Kafkas halklarının kullandığı bir atasözümüzü var; “Ölünün
ardınca konuşmazlar”.
Kafkasya, araştırmacılar ve gözlemciler için objektif
sonuçlara varmak için gereken imkânı sağlayan koskoca bir
akademi gibidir. En çok da, sosyologların ve devlet bilimiyle
uğraşanların eğitimi için önemlidir.
Kafkasya’da yaşam ve insan karakterleri türlü türlü ve aynı
zamanda çok karmaşıktır. Milletlerin problemlerini oluşturan,
tarihi, sosyal ve ekonomik sorunlar Kafkasya`da da iç içe
geçmiştir.
Bölgenin idaresi ve burada yaşayan halkın sosyal özelliğinin
ve yaşam şartlarının kendine has yapısının önemi bazen
gerçekten, bazen de ikiyüzlülükle anlamak istemeyenlerin,
görevini gerçekten de yapıp yapmadığını kontrolünün güçlüğü
Kafkasya bu özelliğinden kaynaklanmaktadır.
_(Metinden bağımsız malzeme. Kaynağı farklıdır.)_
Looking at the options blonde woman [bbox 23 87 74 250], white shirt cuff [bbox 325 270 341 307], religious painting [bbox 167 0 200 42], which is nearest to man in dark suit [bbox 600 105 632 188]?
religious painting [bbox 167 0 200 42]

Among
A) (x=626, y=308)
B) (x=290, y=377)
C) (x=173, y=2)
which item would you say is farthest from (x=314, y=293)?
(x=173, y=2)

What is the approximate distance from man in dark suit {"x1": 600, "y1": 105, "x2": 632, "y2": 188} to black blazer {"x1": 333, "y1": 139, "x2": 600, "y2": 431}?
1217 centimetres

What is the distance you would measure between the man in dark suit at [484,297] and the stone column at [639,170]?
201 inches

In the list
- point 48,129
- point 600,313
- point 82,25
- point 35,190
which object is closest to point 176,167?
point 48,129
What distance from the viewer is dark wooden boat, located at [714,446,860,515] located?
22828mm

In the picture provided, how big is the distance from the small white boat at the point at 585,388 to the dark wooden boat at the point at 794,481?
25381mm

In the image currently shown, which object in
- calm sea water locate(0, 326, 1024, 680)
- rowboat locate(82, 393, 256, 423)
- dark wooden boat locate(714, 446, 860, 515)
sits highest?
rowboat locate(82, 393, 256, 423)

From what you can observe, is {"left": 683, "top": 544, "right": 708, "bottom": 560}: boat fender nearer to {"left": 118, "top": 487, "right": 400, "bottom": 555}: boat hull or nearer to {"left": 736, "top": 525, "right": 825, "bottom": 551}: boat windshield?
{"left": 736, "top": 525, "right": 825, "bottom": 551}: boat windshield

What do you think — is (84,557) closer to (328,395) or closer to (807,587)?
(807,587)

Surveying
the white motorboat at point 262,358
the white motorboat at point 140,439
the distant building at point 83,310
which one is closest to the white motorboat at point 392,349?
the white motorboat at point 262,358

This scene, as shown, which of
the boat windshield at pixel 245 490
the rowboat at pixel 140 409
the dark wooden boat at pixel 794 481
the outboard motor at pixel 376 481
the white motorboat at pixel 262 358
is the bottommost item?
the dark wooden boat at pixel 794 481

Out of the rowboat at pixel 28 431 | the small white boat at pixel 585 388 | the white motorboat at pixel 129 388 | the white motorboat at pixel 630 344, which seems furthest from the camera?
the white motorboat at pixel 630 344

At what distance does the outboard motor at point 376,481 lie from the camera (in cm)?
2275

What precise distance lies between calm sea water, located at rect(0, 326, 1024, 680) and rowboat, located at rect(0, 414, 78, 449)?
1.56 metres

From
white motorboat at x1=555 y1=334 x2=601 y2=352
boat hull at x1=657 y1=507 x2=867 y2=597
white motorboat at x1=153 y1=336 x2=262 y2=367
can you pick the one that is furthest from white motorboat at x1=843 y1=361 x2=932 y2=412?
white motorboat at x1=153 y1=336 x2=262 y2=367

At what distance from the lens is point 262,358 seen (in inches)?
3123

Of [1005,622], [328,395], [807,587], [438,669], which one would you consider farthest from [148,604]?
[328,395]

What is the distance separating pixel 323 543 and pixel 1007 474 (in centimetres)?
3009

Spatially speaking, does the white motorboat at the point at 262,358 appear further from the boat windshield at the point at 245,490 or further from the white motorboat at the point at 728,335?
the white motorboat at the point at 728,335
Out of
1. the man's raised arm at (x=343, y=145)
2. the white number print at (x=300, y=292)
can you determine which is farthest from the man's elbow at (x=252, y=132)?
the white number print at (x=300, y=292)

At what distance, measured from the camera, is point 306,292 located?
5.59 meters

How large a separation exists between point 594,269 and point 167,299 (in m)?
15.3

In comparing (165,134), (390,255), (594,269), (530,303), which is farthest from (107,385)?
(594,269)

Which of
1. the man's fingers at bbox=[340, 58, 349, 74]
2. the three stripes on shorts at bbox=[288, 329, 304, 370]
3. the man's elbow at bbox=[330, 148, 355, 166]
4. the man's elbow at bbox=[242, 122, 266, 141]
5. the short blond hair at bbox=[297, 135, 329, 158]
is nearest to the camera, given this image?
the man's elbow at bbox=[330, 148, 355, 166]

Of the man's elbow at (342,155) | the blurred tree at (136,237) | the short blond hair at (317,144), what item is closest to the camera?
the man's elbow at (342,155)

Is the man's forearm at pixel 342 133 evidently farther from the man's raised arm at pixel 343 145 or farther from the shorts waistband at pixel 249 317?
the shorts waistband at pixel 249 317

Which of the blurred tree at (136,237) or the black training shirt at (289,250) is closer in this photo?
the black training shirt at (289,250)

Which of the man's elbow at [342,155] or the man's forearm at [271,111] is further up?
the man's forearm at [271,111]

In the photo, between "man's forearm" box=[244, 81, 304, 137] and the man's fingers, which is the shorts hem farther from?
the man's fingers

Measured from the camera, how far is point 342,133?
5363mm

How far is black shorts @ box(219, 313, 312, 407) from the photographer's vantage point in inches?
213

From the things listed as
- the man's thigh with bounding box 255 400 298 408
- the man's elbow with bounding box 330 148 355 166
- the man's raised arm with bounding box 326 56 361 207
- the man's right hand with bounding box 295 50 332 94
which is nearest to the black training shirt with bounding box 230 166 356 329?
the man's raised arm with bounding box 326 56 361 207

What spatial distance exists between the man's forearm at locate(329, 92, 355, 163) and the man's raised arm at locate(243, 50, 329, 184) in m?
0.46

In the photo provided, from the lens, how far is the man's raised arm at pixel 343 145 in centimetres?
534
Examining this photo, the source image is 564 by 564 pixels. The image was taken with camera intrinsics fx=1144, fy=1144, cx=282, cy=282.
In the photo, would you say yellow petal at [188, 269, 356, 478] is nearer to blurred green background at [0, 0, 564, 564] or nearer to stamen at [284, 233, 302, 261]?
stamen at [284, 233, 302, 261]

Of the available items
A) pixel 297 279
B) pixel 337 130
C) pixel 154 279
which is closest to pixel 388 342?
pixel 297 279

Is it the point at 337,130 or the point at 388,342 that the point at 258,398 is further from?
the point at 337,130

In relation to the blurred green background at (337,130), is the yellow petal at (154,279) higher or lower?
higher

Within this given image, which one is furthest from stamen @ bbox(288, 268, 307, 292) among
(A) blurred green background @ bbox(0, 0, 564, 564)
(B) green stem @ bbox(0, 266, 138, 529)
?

Olayların ve problemlerin kökenine inmek için önce geçmişi
tanımamız gerekmektedir. Ancak o zaman Kafkasya’nın
sorunlarını çözmek ve gelecekle ilgili olarak belirli bir rota
çizmelerine yardım etmek mümkün olacaktır.
Kuzey Kafkasların Etnik Yapısı
Dünya üzerindeki en eski yerleşim bölgelerinden birisi olması
ve dünyadaki diğer topluluklarla ilişkisi olmayan dilleri
konuşan halkların oturmasından dolayı Kafkasya bölgesi,
sorunlu bir bölge olmuştur. Bütün bunlara yer üstü ve yer altı
kaynaklarının eklenmesi sorunları içinden çıkılmaz hale
getirmiştir. Sovyet döneminde, bölgede yaşayan halklar, tarihi
geçmişleriyle ilgili olarak sağlıklı bilgilere ulaşamadıkları
gibi baskıyla ya dayalı uygulamalarla yönetilmeye
çalışılmıştır. Buna rağmen Kafkasyalılar, bazı problemler olsa
da kimliklerini ve geçmişlerini bu güne taşımayı başardılar.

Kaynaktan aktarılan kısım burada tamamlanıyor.